Dates can be compared using the standard comparison operators such as =, <> (not equal), and >=. One date is considered to be less than another if it's earlier; for example, '2006-02-11' is less than '2006-02-13', since it occurs two days earlier.

A word of caution about SQL

SQL is the most commonly used database definition and manipulation language in the world. Like many programming languages, a series of standards has been developed over the years, each comprising an agreement among the community of SQL users about the syntax and semantics of the language. The latest of these standards is known as SQL:2003. The intent of such standards is to make it possible to move from one language implementation to another, with little or no difference in the behavior of programs; following the standard is a good way, as a programmer, to keep programs reasonably portable between implementations. (Often, though, this isn't enough.)

Most implementations of standardized programming languages (e.g. C++, Java, Scheme) embody the language as specified in its standard — or, at least, a substantial subset of the language, with little deviation from the standard other than a few missing features. (There is only one compiler, for example, that implements the complete C++ standard, though most come very close.) If you write a syntactically and semantically correct program in such a language, then run it through a compiler for that language, you can have a reasonable expectation that the program will compile and run successfully.
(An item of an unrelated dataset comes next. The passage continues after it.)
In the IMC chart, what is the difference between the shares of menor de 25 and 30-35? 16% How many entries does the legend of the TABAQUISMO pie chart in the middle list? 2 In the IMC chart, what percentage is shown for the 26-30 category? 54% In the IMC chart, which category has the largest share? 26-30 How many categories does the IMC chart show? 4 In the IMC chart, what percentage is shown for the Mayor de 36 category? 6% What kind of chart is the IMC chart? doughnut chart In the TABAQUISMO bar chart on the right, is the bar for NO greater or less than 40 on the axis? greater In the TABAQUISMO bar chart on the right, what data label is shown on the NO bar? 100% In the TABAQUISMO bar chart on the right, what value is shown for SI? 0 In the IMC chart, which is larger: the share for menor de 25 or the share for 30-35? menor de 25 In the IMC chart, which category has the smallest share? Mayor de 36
Though SQL is standardized, the reality is that no DBMS implements the complete SQL standard, and each introduces its own extensions and quirks. Many are missing a substantial portion of the functionality required by the standard. For this reason, it will be important when working on these assignments to ensure that you're writing SQL statements that are compatible with the DBMS, MySQL 5.0, that we'll be using in this course. If you have prior experience with a different database system, you may find that MySQL supports a different subset of SQL than you're accustomed to, and that it uses slightly different syntax than you've learned in some cases; we will also cover some SQL features in lecture — and you'll read about some in your textbook — that are not supported by MySQL, though I will try to make these distinctions clear along the way.

Be aware that the MySQL 5.0 Reference Manual is the final arbiter of what is considered to be legal SQL, for the purposes of this assignment, as well as future assignments. There will be no exceptions to this policy.

Deliverables

Write all of your SQL queries into an SQL script named Assignment2.sql. Do not include anything in your script other than the queries, as well as a comment above each query specifying which of the problems it solves. The script should not include the creation of any test data, or introduce any modifications into the database; the only kind of SQL statement that's permitted in Assignment2.sql is SELECT. (We intend to test your queries using our own set of test data, so it's important that your script does not alter our data in any way, or your queries will return the wrong answer.)

Remember that, in SQL scripts, a semicolon is required after each query. This is not something that's part of the SQL language, but is required in SQL scripts as a way of denoting where one query ends and another begins.

Follow this link for a discussion of how to submit your assignment. Be aware that I'll be holding you to all of the rules specified in that document, including the one that says that you're responsible for submitting the version of the assignment that you want graded. We won't regrade your assignment simply because you submitted the wrong version by accident.